TASK TO CARRY OUT: Copy all the entries below exactly, but not the pictures.

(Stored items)

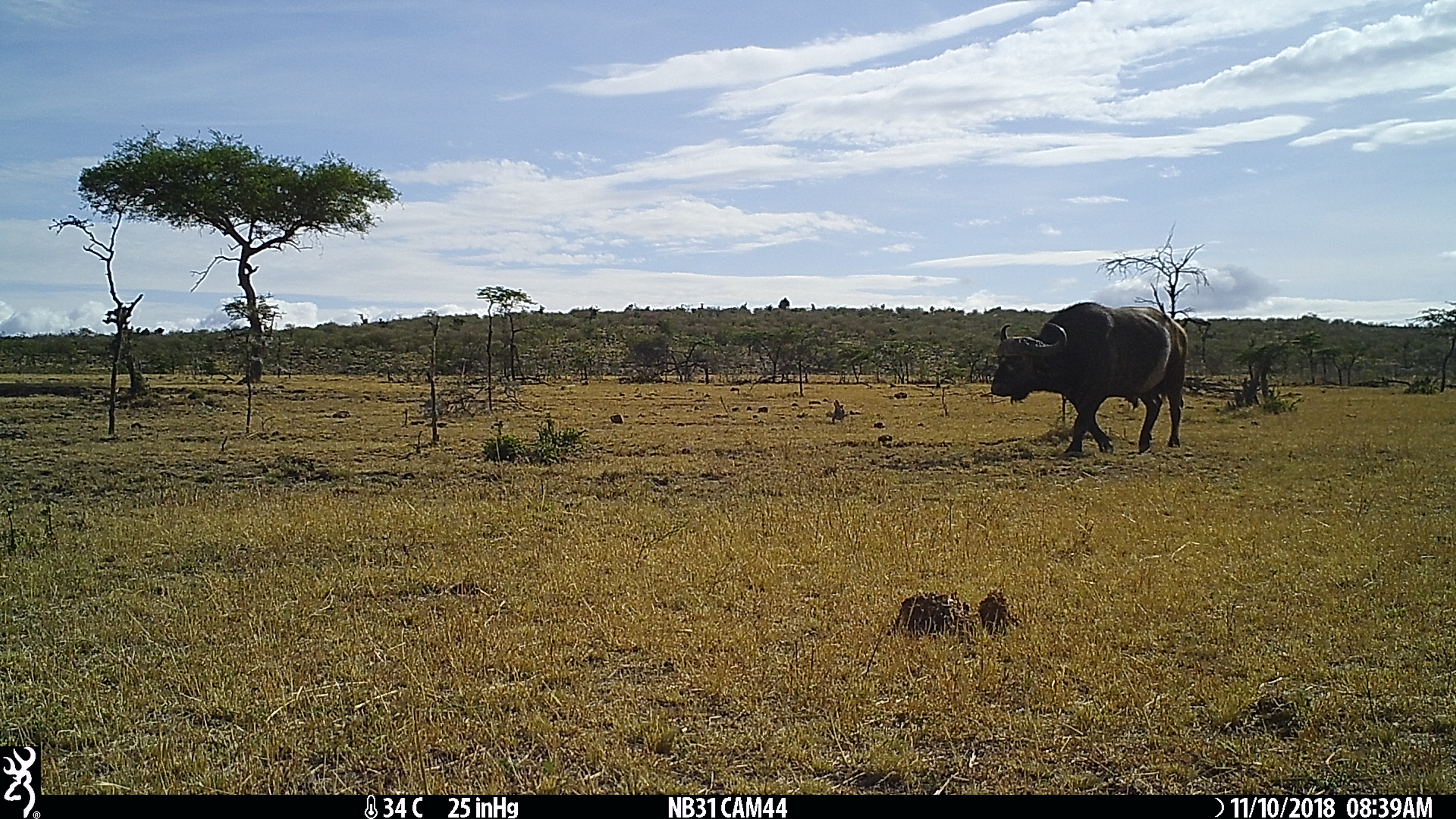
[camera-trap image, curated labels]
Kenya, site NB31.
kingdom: Animalia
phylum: Chordata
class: Mammalia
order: Artiodactyla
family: Bovidae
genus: Syncerus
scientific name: Syncerus caffer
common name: buffalo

SOLUTION FOR THIS PROBLEM:
[camera-trap image, curated labels]
Kenya, site NB31.
kingdom: Animalia
phylum: Chordata
class: Mammalia
order: Artiodactyla
family: Bovidae
genus: Syncerus
scientific name: Syncerus caffer
common name: buffalo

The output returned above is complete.